A: very favorable (soft)
B: favorable (soft)
C: slightly poor (slightly hard)
D: poor (hard)
The details of the compounds listed in Tables II-1 to II-3 are as follows.
BR-730: a high-cis polybutadiene manufactured by JSR Corporation (cis-1,4-bond content: 96% by weight, 1,2-vinyl bond content: 1.3% by weight, Mooney viscosity (ML1+4(100° C.)): 55, molecular weight distribution (Mw/Mn): 3)
MAGSARAT 150ST: magnesium oxide manufactured by Kyowa Chemical Industry Co., Ltd.
Methacrylic acid: a product of MITSUBISHI RAYON CO., LTD.
Sanceler SR: zinc diacrylate manufactured by SANSHIN CHEMICAL INDUSTRY CO., LTD. (a product coated with 10% by weight of stearic acid)
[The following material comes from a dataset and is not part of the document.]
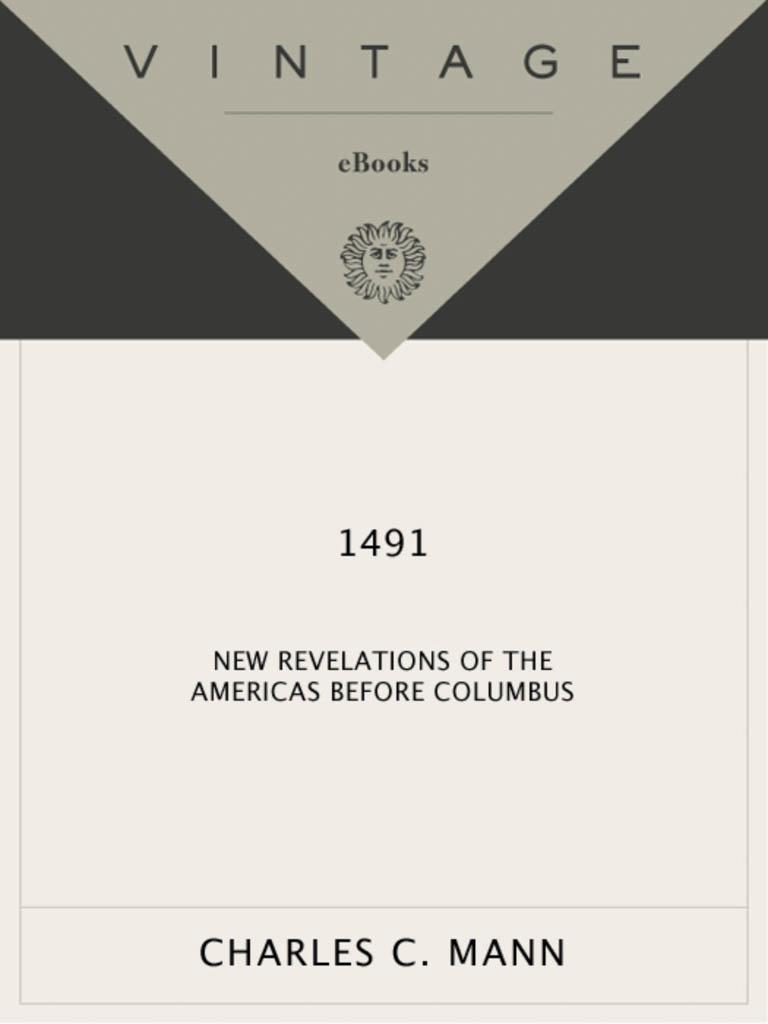 1491 By Charles Mann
Zinc oxide: trade name “Ginrei R” manufactured by Toho Zinc Co., Ltd.
Barium sulfate: tradename “Barium Sulfate BD” manufactured by Sakai Chemical Industry Co., Ltd.
2-thionaphthol: a product of Tokyo Chemical Industry Co., Ltd.
Zinc octoate: a product of Mitsuwa Chemicals Co., Ltd. (purity: 99% or greater)
Zinc stearate: a product of Wako Pure Chemical Industries, Ltd. (purity: 99% or greater)
Zinc laurate: a product of Mitsuwa Chemicals Co., Ltd. (purity: 99% or greater)
Zinc myristate: a product of NOF Corporation (purity: 90 or greater)
Dicumyl peroxide: a product of NOF Corporation
As shown in Tables II-11 to II-15, the golf balls according to Examples are excellent in various performance characteristics. From the results of evaluation, advantages of the present invention are clear.
Experiment 3 Example III-1A rubber composition was obtained by kneading 100 parts by weight of a high-cis polybutadiene (trade name “BR-730”, manufactured by JSR Corporation), 34 parts by weight of magnesium oxide (trade name “MAGSARAT 150ST”, manufactured by Kyowa Chemical Industry Co., Ltd.), 28 parts by weight of methacrylic acid, and 0.75 parts by weight of dicumyl peroxide. This rubber composition was placed into a mold including upper and lower mold halves each having a hemispherical cavity, and heated at 170° C. for 25 minutes to obtain a center with a diameter of 15 mm.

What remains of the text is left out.